The API for this is similar, but you must also pass in the Document object:

relation = Relation.from_json(my_relation_dict, my_document_containing_necessary_fields)
kyleclo commented 1 year ago

@soldni

The overall design seems good to me! I don't quite understand why we need AnnotationName classes though. What does the extra overhead of this class get us?

Without the class, we would need to code somewhere how IDs are constructed in the library. For now, it's field_name - integer_id, but it's possible in the future this will need to be extended.

As well, we need some way to parse this ID for use in lookup of that specific element within a Document. I don't want field, id = obj.split('-') everywhere throughout the code as it gets hard to maintain in case we ever change something.

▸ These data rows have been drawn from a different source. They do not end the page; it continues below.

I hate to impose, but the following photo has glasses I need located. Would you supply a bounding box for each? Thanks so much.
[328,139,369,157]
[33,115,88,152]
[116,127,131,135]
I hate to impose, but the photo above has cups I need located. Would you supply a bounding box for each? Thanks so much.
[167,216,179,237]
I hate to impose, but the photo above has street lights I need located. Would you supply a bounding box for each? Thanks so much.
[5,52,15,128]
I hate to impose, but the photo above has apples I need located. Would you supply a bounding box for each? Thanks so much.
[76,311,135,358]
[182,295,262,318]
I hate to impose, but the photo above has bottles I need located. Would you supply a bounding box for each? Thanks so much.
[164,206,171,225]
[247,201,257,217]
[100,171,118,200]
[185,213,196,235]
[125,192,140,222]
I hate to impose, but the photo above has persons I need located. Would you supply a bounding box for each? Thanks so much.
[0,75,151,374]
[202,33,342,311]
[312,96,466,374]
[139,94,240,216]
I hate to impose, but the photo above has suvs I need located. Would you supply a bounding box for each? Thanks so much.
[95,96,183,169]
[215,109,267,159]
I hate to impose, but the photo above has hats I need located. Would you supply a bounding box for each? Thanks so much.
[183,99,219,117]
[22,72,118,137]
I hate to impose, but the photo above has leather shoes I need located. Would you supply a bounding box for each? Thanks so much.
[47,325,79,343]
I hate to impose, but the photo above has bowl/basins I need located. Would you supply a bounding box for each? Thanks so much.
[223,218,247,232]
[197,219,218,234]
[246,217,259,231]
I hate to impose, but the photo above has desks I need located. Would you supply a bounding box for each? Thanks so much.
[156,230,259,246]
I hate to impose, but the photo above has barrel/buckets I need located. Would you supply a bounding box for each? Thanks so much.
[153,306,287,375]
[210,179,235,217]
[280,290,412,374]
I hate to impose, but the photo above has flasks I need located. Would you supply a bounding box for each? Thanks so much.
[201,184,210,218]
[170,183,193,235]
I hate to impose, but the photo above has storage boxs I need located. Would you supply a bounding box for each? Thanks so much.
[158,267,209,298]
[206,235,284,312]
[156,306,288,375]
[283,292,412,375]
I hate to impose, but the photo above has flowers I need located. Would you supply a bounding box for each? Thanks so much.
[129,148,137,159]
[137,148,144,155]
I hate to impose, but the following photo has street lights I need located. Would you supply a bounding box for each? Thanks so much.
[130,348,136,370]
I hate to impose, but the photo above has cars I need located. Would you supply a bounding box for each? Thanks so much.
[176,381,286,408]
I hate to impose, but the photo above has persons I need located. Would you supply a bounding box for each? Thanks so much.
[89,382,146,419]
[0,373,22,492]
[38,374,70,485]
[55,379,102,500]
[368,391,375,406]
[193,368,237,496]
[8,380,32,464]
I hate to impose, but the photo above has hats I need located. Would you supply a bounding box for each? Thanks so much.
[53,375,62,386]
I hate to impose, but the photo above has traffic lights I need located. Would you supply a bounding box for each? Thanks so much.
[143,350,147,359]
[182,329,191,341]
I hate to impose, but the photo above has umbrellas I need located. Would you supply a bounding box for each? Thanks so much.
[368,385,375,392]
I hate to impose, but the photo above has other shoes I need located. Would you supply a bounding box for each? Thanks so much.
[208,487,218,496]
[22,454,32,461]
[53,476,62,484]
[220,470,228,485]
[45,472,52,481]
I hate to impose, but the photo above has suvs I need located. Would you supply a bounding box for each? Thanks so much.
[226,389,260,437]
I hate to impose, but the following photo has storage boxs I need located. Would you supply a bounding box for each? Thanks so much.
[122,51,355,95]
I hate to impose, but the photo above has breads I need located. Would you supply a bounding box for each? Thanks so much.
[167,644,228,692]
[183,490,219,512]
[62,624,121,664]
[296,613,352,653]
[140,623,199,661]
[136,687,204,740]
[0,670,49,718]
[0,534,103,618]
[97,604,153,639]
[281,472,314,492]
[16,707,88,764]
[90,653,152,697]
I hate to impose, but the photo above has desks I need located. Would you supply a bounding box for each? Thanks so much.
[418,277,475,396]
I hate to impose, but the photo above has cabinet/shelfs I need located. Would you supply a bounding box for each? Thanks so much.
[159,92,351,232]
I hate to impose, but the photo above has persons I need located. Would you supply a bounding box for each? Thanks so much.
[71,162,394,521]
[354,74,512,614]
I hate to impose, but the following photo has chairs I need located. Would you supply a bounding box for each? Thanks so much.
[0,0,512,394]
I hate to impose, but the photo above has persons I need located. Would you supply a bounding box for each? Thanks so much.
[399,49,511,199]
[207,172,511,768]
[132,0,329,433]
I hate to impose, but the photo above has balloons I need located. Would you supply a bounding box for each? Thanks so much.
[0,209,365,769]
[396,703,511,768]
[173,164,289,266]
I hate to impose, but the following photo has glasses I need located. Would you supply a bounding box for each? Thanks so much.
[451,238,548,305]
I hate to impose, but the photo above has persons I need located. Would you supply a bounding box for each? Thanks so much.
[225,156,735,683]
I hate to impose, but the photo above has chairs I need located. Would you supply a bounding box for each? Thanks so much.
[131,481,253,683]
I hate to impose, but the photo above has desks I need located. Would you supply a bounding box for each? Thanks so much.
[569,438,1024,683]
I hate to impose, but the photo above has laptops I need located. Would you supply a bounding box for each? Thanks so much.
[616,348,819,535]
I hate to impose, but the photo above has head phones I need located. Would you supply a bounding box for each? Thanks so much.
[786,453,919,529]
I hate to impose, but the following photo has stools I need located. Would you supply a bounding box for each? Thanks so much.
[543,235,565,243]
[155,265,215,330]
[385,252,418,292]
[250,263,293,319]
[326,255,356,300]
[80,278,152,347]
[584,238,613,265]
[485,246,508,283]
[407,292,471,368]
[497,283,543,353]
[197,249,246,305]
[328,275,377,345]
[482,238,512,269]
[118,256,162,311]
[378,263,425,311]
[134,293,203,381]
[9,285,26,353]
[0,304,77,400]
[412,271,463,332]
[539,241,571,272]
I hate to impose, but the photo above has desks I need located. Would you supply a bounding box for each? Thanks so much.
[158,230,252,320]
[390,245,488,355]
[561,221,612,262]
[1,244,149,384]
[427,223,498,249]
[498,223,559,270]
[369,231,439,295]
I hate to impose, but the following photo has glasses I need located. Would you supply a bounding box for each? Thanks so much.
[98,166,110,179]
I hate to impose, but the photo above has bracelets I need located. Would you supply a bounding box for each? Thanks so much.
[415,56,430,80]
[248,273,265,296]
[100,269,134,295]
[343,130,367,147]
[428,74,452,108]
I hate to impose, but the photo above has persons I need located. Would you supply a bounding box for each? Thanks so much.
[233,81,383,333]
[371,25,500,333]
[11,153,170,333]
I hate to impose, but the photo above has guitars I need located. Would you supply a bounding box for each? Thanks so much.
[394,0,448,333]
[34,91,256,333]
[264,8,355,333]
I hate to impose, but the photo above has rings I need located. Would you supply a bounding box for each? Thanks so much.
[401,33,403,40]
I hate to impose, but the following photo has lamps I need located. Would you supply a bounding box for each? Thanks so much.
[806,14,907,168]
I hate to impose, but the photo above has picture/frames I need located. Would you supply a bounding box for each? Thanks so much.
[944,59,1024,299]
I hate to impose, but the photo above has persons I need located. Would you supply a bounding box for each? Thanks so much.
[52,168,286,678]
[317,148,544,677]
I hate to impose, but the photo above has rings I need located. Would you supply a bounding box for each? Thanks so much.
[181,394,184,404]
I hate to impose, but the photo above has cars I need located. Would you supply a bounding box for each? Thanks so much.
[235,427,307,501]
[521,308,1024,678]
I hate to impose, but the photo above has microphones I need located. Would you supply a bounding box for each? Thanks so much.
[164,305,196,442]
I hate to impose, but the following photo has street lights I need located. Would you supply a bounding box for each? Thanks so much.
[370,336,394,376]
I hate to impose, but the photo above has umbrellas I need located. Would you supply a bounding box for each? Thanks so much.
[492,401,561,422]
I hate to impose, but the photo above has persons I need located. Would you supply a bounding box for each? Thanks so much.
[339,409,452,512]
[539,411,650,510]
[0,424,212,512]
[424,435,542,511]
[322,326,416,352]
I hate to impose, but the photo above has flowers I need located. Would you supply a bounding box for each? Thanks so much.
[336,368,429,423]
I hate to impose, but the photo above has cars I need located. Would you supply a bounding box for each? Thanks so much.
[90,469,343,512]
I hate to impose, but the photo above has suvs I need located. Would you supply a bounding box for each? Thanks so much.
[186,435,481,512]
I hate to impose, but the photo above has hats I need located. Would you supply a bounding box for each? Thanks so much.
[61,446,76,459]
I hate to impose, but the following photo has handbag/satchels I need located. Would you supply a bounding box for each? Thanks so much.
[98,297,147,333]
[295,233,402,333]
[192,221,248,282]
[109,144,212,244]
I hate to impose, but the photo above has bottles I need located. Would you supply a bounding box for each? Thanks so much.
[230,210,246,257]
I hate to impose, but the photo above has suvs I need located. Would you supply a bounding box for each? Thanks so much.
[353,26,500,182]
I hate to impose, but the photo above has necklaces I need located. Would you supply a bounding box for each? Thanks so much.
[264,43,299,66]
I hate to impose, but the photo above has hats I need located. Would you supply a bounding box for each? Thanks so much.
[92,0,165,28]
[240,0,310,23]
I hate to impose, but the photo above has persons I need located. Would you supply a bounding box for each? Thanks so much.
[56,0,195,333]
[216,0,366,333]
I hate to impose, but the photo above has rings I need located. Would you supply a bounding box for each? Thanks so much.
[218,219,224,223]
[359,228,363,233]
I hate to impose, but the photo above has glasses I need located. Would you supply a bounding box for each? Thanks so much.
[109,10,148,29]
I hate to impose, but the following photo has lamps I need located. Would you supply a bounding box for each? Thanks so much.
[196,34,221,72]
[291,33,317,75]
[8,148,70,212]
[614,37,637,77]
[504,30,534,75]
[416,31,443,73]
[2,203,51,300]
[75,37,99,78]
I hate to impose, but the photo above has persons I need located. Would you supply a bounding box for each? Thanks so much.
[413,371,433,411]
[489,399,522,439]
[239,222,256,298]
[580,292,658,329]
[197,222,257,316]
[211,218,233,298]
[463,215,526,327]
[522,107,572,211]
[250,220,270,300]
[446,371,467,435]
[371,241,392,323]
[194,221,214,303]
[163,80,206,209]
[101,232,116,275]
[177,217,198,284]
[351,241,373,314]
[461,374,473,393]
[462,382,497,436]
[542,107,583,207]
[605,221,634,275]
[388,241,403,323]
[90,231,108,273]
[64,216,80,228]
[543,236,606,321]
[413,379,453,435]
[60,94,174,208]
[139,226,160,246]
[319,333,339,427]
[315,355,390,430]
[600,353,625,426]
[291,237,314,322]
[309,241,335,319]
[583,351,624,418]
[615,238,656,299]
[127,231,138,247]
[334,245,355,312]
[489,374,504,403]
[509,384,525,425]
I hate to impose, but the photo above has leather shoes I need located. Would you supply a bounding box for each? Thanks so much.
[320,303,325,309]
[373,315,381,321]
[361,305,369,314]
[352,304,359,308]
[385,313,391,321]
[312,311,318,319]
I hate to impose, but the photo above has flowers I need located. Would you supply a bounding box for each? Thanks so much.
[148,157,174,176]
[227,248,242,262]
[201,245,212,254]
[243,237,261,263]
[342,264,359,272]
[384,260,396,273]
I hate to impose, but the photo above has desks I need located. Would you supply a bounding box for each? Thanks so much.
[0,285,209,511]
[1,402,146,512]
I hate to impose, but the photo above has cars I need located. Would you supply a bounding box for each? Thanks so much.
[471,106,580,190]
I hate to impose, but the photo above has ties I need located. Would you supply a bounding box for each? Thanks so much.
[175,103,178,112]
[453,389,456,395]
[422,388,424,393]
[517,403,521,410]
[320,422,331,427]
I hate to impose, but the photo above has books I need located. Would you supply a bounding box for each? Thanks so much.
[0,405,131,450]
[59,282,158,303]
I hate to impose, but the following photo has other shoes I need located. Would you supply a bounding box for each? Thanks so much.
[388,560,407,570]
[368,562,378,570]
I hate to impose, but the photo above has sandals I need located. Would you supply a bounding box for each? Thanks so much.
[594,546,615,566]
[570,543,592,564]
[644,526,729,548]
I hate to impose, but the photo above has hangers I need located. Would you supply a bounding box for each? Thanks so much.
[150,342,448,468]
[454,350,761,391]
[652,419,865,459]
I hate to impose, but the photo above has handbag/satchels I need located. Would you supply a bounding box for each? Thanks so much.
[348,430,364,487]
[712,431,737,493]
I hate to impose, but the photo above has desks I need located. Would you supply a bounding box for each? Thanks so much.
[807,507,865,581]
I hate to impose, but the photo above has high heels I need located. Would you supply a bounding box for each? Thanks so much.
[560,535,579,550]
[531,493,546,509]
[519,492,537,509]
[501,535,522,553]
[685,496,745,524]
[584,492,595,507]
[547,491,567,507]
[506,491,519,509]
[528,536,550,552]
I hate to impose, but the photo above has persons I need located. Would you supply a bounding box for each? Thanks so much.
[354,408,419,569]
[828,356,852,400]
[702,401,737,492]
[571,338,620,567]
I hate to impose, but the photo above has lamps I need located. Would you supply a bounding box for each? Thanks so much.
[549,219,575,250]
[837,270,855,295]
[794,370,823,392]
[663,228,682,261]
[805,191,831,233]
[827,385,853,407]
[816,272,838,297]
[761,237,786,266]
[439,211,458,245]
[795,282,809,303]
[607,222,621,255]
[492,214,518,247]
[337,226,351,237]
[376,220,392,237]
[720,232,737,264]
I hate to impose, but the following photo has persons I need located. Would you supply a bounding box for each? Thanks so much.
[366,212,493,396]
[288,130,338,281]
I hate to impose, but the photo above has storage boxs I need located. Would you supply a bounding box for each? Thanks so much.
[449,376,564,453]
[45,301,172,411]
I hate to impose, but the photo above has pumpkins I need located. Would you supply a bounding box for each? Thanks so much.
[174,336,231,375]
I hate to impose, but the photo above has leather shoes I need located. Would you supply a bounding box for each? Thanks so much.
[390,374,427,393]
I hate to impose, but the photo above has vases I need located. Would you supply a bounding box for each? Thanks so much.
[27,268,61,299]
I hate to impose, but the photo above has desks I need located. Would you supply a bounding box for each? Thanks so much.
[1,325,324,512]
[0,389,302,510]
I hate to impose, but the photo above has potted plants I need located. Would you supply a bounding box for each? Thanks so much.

The class allows us to have methods .field and .id for use here.

soldni commented 1 year ago

@soldni

The overall design seems good to me! I don't quite understand why we need AnnotationName classes though. What does the extra overhead of this class get us?

Without the class, we would need to code somewhere how IDs are constructed in the library. For now, it's field_name - integer_id, but it's possible in the future this will need to be extended.

As well, we need some way to parse this ID for use in lookup of that specific element within a Document. I don't want field, id = obj.split('-') everywhere throughout the code as it gets hard to maintain in case we ever change something. The class allows us to have methods .field and .id for use here.

@kyleclo Sounds good! added two small suggestions to improve it, but otherwise ok to merge!